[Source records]
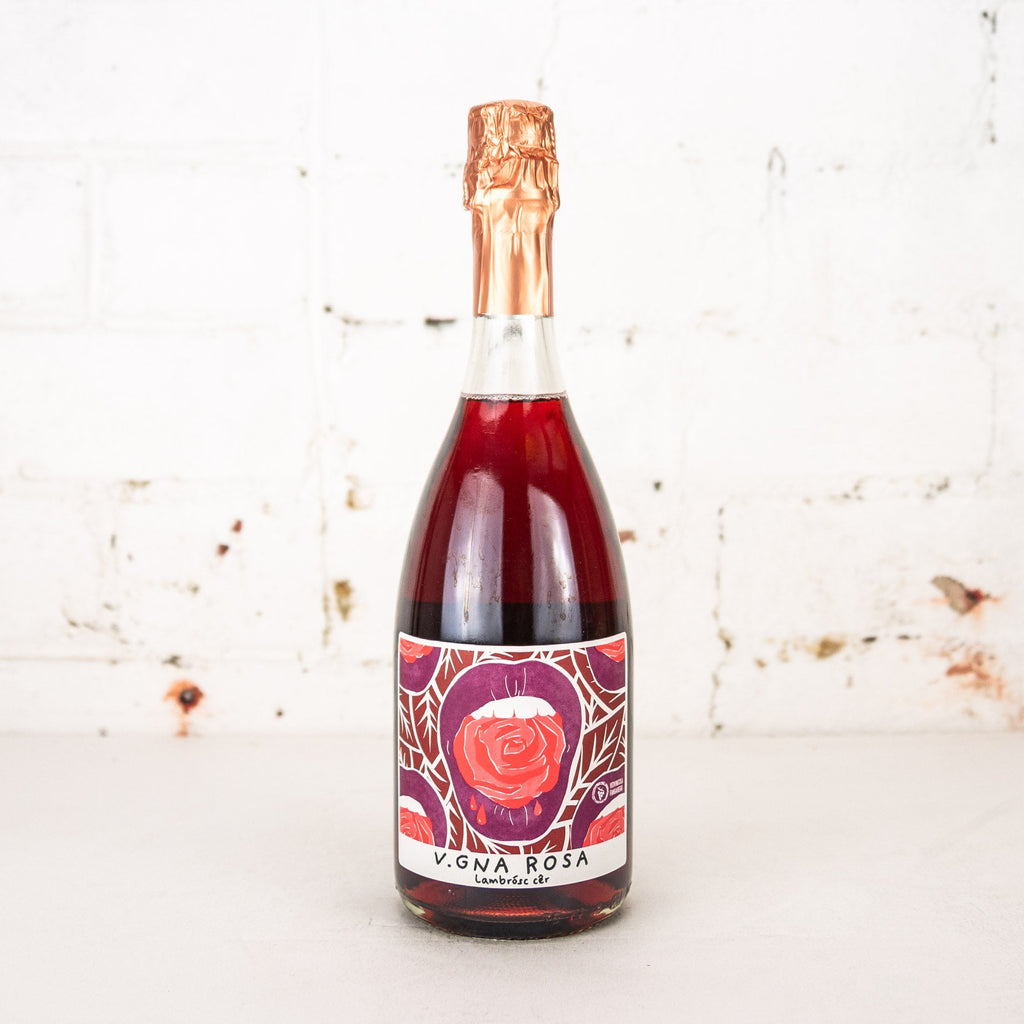 Fangareggi - 'V.gna Rosa' Lambrusco Rosato dell'Emilia 750ml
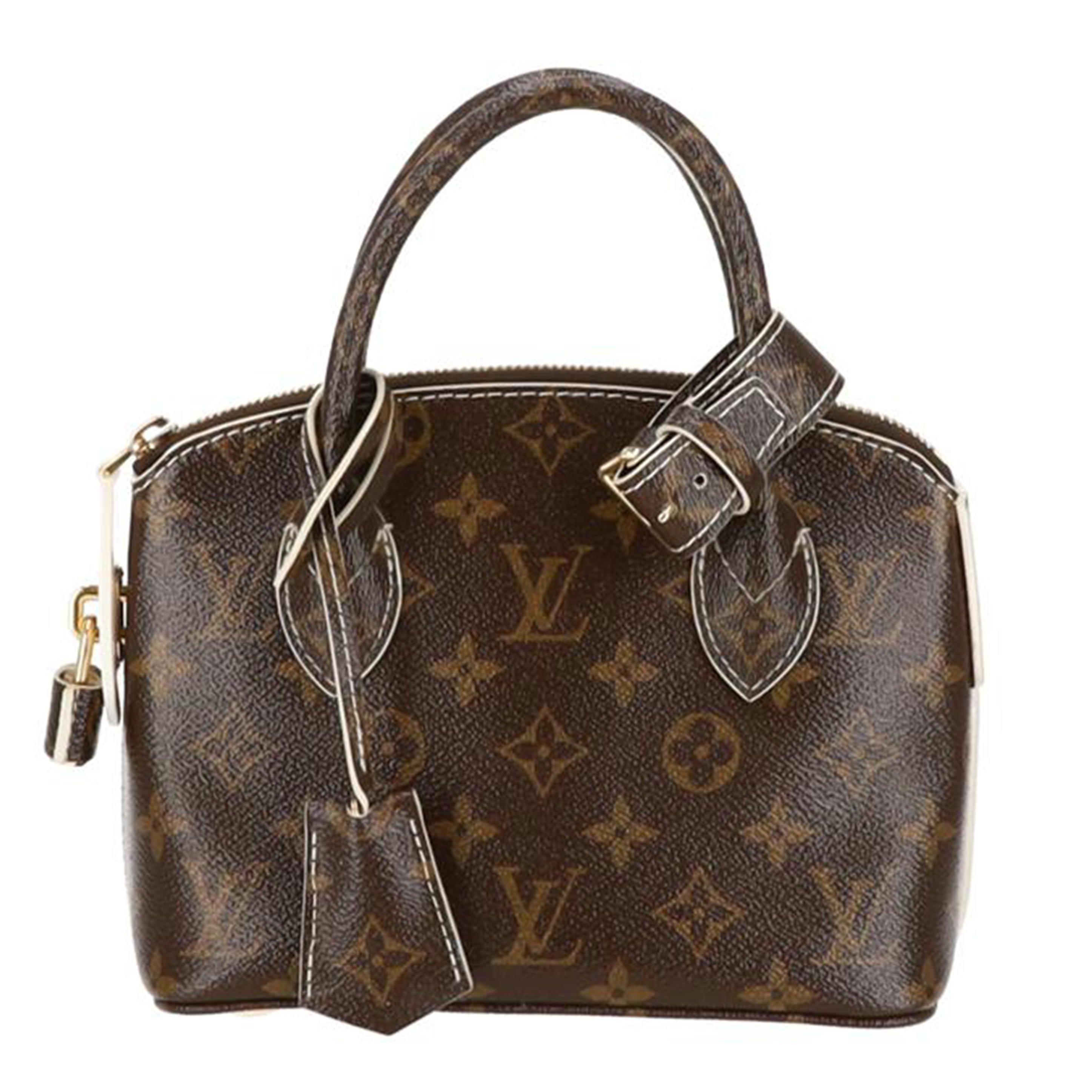 LOUIS VUITTON ルイヴィトン/シャイニーモノグラム・ロックイットBB/M40599//AR3***/Aランク/91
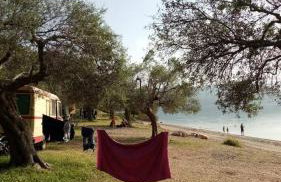 The Lake House'' -Trichonida Lake - Foto 51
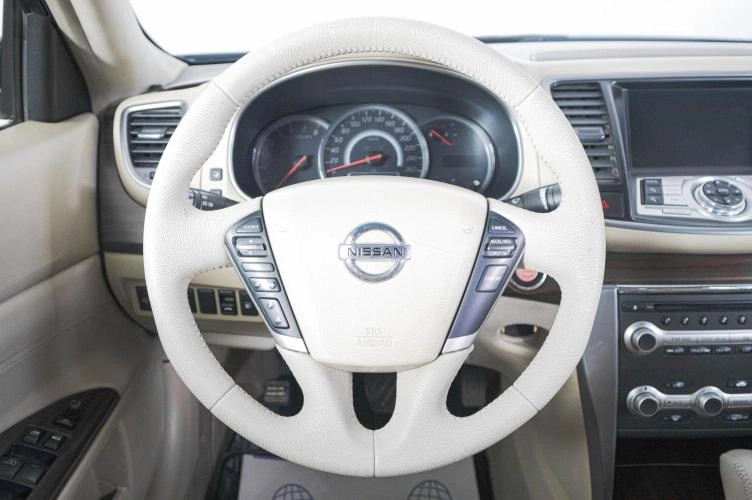 Nissan Teana 15 из 25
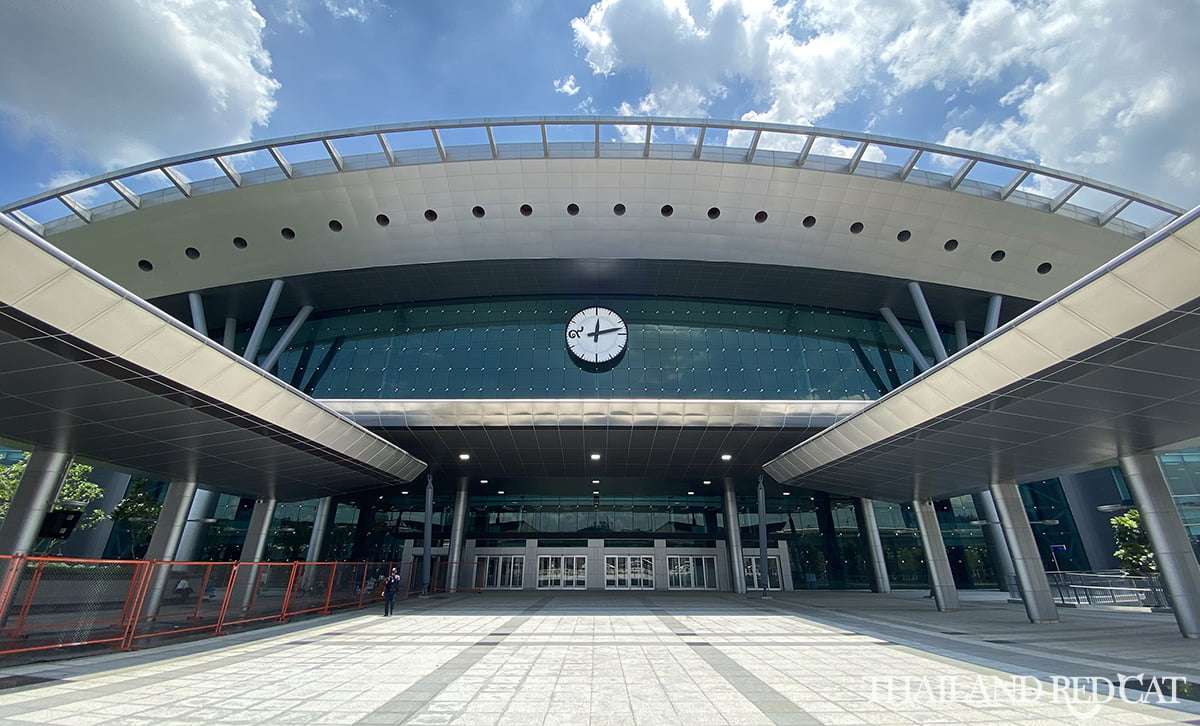 Bang Sue Grand Station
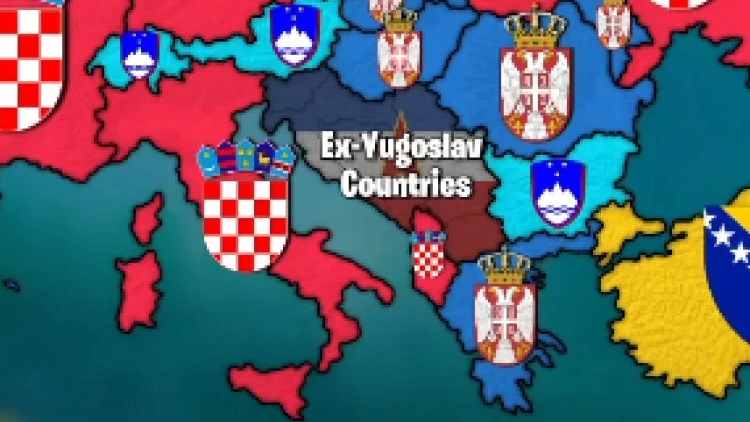 Koju zemlju bivše Jugoslavije najviše prepoznaju i vole u Europi?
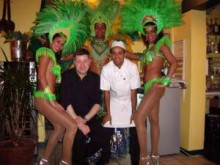 Où manger les spécialités brésiliennes à Lyon près des Brotteaux?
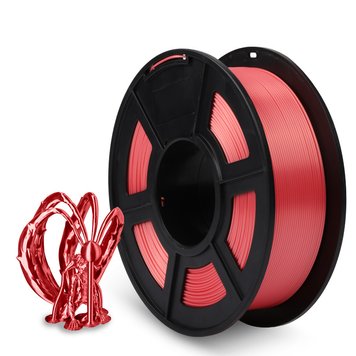 Filament, plastic for 3D printing SUNLU Silk PLA+, Candy Dandy, 1 kg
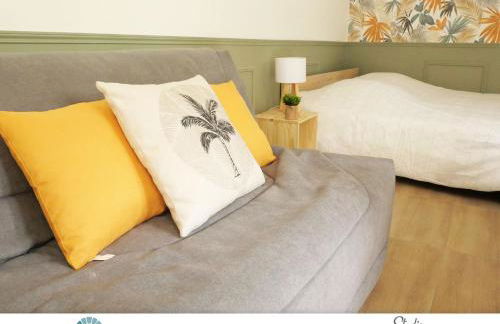 Locations du Grand Pont - Appart hôtel Poitiers - Futuroscope - Foto 44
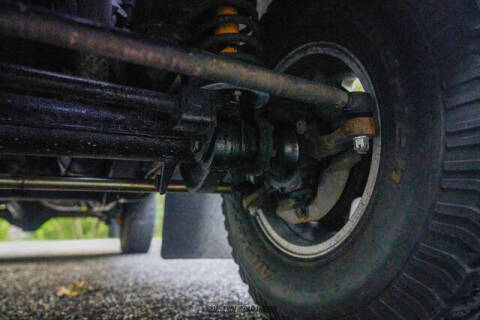 1997 Land Rover Defender 110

## [WHAT THE TASK REQUIRES]
Substitute "Photo" for each "Foto" in the lines above, keeping everything else the same. Give only the text and leave out the pictures.

## [RESULT OF THIS EXERCISE]
 Fangareggi - 'V.gna Rosa' Lambrusco Rosato dell'Emilia 750ml
 LOUIS VUITTON ルイヴィトン/シャイニーモノグラム・ロックイットBB/M40599//AR3***/Aランク/91
 The Lake House'' -Trichonida Lake - Photo 51
 Nissan Teana 15 из 25
 Bang Sue Grand Station
 Koju zemlju bivše Jugoslavije najviše prepoznaju i vole u Europi?
 Où manger les spécialités brésiliennes à Lyon près des Brotteaux?
 Filament, plastic for 3D printing SUNLU Silk PLA+, Candy Dandy, 1 kg
 Locations du Grand Pont - Appart hôtel Poitiers - Futuroscope - Photo 44
 1997 Land Rover Defender 110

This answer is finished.